Rückenwind für Einführung des CO2-Grenzausgleich, aber mit Zugeständnissen an Industrie

Enttäuschend ist laut Germanwatch, dass Unternehmen noch zehn Jahre lang kostenlose Emissionszertifikate bekommen sollen. Dieser Kompromiss wird der gewaltigen Herausforderung einer schnellen Industrietransformation nicht gerecht“, so Gläser. „Immerhin wird die kostenlose Zuteilung an strengere Kriterien geknüpft. Dennoch entgehen der EU und den Mitgliedstaaten durch das Verschenken der Zertifikate Milliardensummen, die sonst als Investitionshilfen die Industrietransformation beschleunigen könnten.“ Begrüßenswert ist aus Germanwatch-Sicht dagegen die Einigung zur Aufnahme der Müllverbrennung in den Emissionshandel ab 2026 und zu strengeren Regeln für die Schifffahrt.
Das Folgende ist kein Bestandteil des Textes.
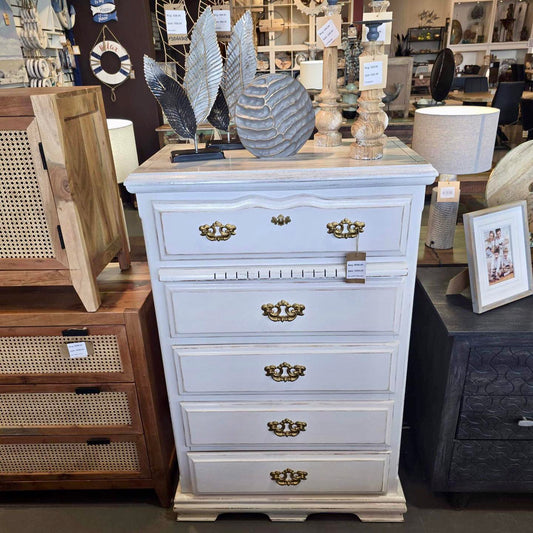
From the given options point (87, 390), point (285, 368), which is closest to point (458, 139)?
point (285, 368)

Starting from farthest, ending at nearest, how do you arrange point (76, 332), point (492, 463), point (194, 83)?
point (492, 463)
point (76, 332)
point (194, 83)

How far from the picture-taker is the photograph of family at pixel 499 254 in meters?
1.48

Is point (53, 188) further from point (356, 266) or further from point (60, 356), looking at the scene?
point (356, 266)

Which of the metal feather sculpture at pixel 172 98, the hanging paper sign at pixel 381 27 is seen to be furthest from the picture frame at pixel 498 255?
the metal feather sculpture at pixel 172 98

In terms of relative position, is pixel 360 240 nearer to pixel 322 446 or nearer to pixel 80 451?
pixel 322 446

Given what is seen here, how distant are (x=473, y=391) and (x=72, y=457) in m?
1.44

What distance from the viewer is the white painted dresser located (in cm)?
123

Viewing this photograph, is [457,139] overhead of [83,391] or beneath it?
overhead

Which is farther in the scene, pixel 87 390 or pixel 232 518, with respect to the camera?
pixel 232 518

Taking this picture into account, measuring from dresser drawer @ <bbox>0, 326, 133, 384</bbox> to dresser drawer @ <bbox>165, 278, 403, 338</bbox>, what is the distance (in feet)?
0.77

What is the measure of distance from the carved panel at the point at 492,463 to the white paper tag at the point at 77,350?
1.29 meters

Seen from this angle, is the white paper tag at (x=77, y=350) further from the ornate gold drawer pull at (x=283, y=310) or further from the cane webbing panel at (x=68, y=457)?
the ornate gold drawer pull at (x=283, y=310)

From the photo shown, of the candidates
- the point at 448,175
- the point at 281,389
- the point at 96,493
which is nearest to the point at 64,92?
the point at 281,389

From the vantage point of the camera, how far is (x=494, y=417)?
1.50m
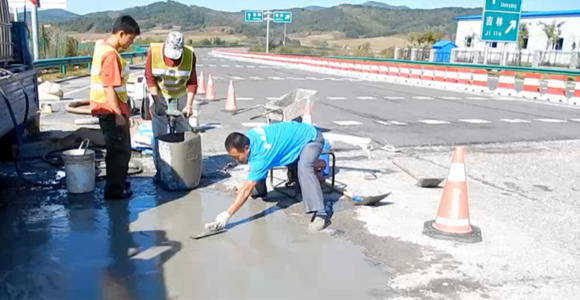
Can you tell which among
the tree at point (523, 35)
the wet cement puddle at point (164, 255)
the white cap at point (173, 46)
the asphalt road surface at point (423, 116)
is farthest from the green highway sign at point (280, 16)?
the wet cement puddle at point (164, 255)

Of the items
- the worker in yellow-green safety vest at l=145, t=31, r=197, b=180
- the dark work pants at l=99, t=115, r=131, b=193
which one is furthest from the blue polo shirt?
the worker in yellow-green safety vest at l=145, t=31, r=197, b=180

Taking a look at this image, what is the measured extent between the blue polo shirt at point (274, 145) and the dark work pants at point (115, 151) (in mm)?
1521

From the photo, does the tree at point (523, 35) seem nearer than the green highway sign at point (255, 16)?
Yes

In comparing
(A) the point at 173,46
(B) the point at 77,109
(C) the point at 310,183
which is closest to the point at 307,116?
(A) the point at 173,46

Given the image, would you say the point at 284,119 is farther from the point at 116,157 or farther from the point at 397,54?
the point at 397,54

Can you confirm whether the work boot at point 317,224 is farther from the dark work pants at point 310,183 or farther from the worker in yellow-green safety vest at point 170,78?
the worker in yellow-green safety vest at point 170,78

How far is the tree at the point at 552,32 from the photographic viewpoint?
4930 cm

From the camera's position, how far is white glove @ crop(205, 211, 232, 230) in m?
4.89

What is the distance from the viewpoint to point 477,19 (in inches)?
2244

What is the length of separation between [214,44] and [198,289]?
10544 cm

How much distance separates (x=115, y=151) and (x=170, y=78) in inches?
48.4

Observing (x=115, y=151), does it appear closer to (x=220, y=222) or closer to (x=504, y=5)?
(x=220, y=222)

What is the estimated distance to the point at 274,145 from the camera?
498cm

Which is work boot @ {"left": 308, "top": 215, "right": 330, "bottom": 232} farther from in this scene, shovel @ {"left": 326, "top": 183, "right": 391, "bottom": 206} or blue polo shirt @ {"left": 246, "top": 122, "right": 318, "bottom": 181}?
shovel @ {"left": 326, "top": 183, "right": 391, "bottom": 206}
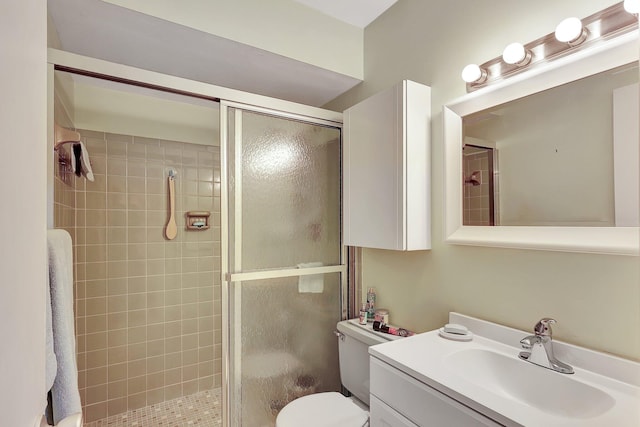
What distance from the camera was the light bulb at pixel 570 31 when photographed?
Answer: 3.37 ft

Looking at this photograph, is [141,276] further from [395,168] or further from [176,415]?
[395,168]

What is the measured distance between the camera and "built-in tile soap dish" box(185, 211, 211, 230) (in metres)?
2.52

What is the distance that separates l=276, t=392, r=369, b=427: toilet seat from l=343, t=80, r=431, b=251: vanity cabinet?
2.59ft

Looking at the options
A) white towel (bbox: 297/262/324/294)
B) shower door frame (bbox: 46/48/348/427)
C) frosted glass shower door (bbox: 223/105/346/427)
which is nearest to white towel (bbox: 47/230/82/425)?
shower door frame (bbox: 46/48/348/427)

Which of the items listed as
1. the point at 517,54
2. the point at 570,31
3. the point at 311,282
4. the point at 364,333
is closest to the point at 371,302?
the point at 364,333

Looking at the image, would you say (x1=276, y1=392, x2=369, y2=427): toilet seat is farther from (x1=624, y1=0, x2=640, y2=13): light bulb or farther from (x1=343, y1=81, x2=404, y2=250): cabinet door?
→ (x1=624, y1=0, x2=640, y2=13): light bulb

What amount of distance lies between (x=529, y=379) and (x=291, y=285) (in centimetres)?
113

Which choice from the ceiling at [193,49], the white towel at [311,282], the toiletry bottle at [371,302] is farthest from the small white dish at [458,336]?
the ceiling at [193,49]

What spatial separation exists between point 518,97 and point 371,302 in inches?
48.2

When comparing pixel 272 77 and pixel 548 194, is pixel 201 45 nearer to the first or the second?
pixel 272 77

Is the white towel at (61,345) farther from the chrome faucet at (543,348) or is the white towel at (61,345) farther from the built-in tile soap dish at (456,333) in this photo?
the chrome faucet at (543,348)

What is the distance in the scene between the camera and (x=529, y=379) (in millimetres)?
1077

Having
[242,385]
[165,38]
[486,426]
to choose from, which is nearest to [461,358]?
[486,426]

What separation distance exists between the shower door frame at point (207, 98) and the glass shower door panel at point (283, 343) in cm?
7
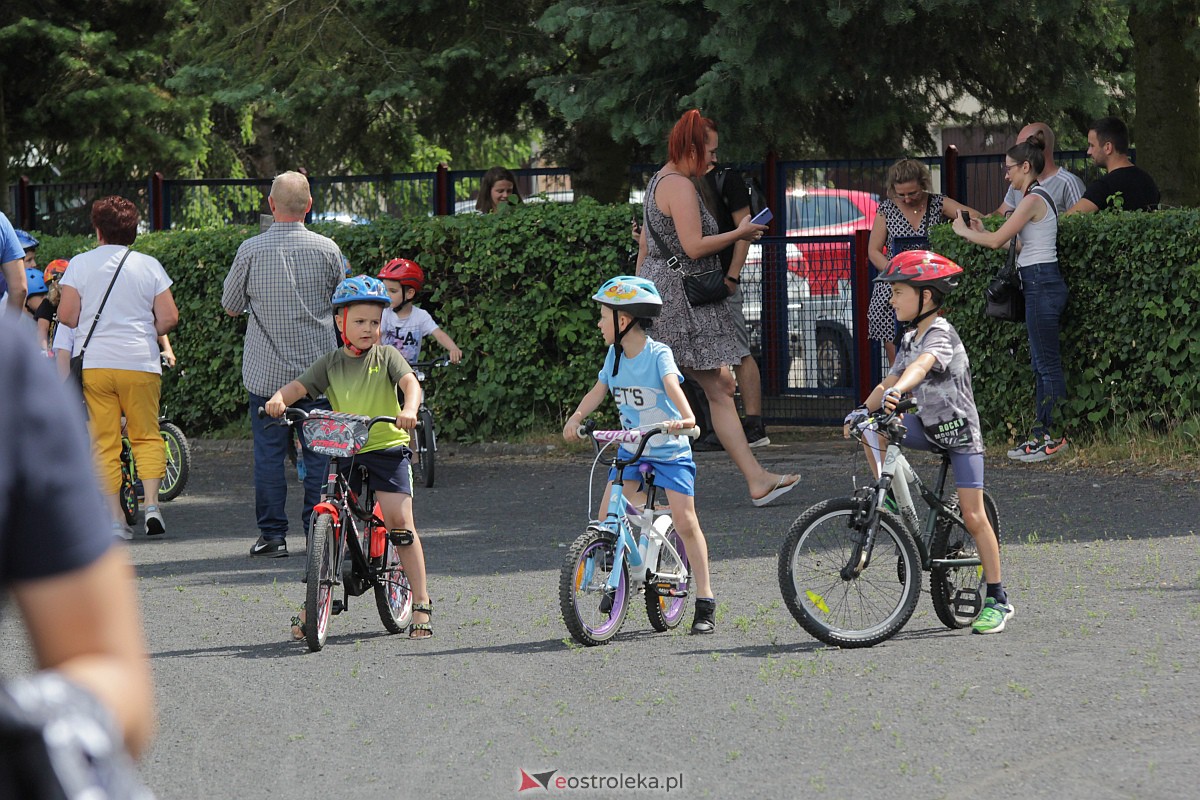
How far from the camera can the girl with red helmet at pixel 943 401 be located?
669 cm

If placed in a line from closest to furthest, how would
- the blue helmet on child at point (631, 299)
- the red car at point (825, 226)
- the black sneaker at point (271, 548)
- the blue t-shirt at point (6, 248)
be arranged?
the blue helmet on child at point (631, 299) → the blue t-shirt at point (6, 248) → the black sneaker at point (271, 548) → the red car at point (825, 226)

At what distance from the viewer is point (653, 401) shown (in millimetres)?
6863

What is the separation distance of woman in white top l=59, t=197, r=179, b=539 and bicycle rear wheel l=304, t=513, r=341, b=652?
3.13 meters

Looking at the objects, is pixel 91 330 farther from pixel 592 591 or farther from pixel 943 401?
pixel 943 401

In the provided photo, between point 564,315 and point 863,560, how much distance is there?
692cm

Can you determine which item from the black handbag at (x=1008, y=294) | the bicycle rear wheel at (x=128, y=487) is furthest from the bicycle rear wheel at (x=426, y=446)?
the black handbag at (x=1008, y=294)

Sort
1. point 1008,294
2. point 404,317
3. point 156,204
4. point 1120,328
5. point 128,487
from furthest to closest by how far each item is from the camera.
Result: point 156,204 → point 404,317 → point 1008,294 → point 1120,328 → point 128,487

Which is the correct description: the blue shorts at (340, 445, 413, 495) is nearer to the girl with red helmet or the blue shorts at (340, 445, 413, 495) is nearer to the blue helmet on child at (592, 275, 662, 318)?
the blue helmet on child at (592, 275, 662, 318)

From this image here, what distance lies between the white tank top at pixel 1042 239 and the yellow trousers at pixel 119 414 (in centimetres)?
583

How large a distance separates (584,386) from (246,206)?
5.25 meters

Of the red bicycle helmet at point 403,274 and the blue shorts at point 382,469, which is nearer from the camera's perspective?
the blue shorts at point 382,469

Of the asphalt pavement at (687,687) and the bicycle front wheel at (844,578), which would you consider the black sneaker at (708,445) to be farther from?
the bicycle front wheel at (844,578)

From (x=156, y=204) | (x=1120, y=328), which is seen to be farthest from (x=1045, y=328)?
(x=156, y=204)

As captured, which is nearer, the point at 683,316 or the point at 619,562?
the point at 619,562
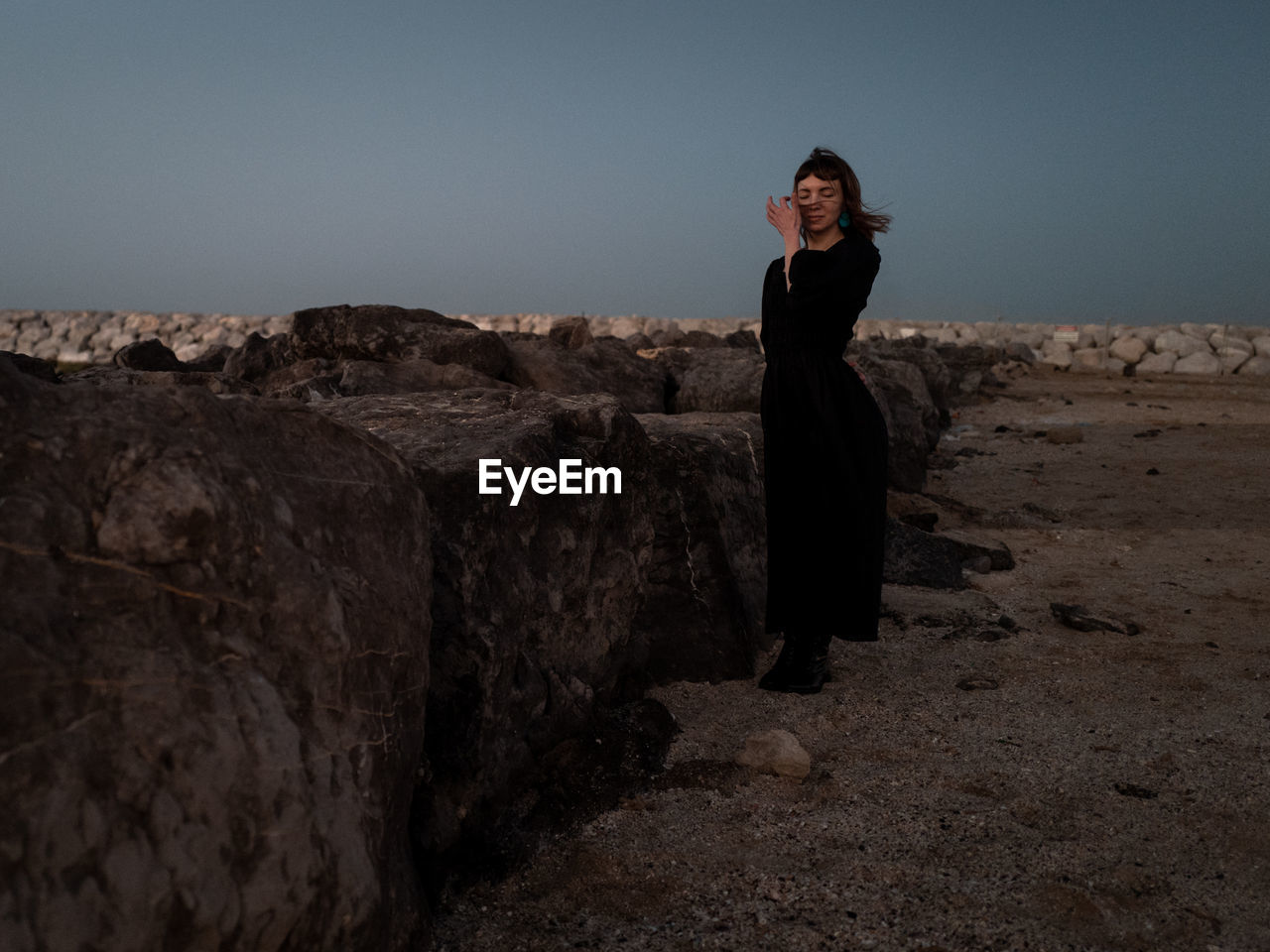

Positiv hervorzuheben sei ebenfalls die Einigung auf einen breiten Anwendungsbereich für den CO2-Grenzausgleich. Gläser: „Das gibt dem Kommissionsvorschlag zum wichtigen Grenzausgleich so viel Rückenwind, dass dessen Einführung nun sehr wahrscheinlich ist. Insbesondere die Position, den Ausgleich bis 2030 auf alle vom Emissionshandel abgedeckten Bereiche der Wirtschaft anzuwenden, ist ein starkes Signal, dass das Parlament hinter einem ernst gemeinten und funktionierenden Grenzausgleich steht“.

Was einen CO2-Preis fürs Heizen und Tanken betrifft, waren die Abgeordneten enttäuschend vorsichtig. „Statt für ein wirkungsvolles Preissignal in den Bereichen Gebäudewärme und Straßenverkehr in Kombination mit einem gut ausgestatteten Klimasozialfonds, votierten die Abgeordneten für einen völlig ausgehöhlten Mini-Emissionshandel: Nämlich für einen CO2-Preis nur für gewerbliche Emissionen und einen entsprechend geschrumpften Sozialausgleich“, so Gläser.

Bundesregierung muss vor Umweltrat EU-Klimapaket engagiert voranbringen

Nach diesem Votum des Parlaments steht nun die Bundesregierung in der Verantwortung, sich mit mehr Elan als bisher für ein starkes EU-Klimapaket einzusetzen. Während das Wirtschafts- und Klimaministerium den wichtigen EU-Themen zumindest bis jetzt nicht ausreichend Aufmerksamkeit schenkt, bremsen Kanzleramt und Finanzministerium an entscheidenden Stellen sogar. Gläser: „Wir erwarten mit Blick auf den entscheidenden EU-Umweltrat am Dienstag ein deutlich stärkeres Engagement der Bundesregierung für das Fit-for-55-Paket. Insbesondere bei zwei Punkten erwarten wir eine klare Unterstützung der Bundesregierung. Wir brauchen einen wirkungsvollen und solidarischen Klimasozialfonds als Ergänzung zu einem CO2-Preis für Gebäude- und Verkehrsemissionen. Und nachdem das EU-Parlament sich nur für eine begrenzte Rolle des CO2-Preises für Gebäude und Verkehr ausspricht, sind nun verbindliche Ziele für die Mitgliedstaaten für diese Sektoren wichtiger denn je. Die Bundesregierung sollte hier einlenken und sich auch für eine Verbesserung des Kommissionsvorschlags zur Klimaschutzverordnung einsetzen."